Il costo dei farmaci non è l’unico ostacolo che uomini e donne transessuali sono costretti ad affrontare. La procedura è lunga e difficile, avviata da sedute psicologiche che impegnano il paziente dai 4 ai 6 mesi. Dopodiché si passa al test di vita reale, spiegato dal presidente dell’Associazione Gruppo Trans Bologna:
Serve per valutare la capacità di vivere nella società con il genere che si è scelto ma, in pratica, valuta la capacità di rappresentare lo stereotipo di quel genere. Rivelare di non essere eterosessuale o di non avere il supporto della famiglia può costituire un problema.
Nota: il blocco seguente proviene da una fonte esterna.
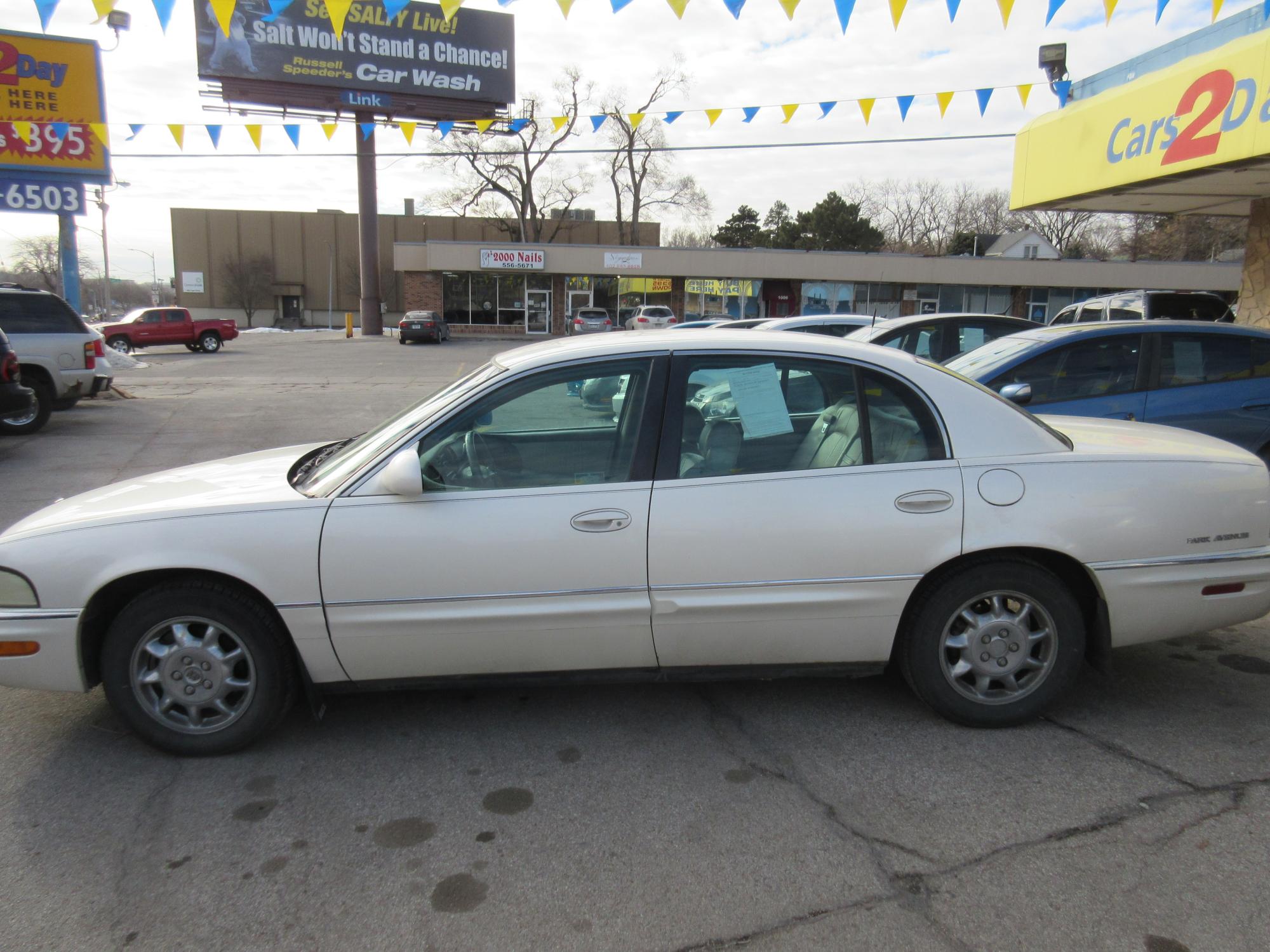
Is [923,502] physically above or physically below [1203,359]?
below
Una sconvenienza che interessa un numero indeterminato di persone, dato che l‘ISS ha avviato la prima indagine sulla comunità trans in Italia solo a Gennaio 2020.
Con il rifiuto delle disposizioni AIFA l’Italia fallisce nuovamente nel suo intento di inclusione, ritraendo la mano da chi per troppo tempo è stato lasciato indietro. Perché l’omofobia non risiede solo nella violenza: omofobia è anche il silenzio di uno Stato di fronte all’ingiustizia, e che trova voce solo nelle cifre su carta termica.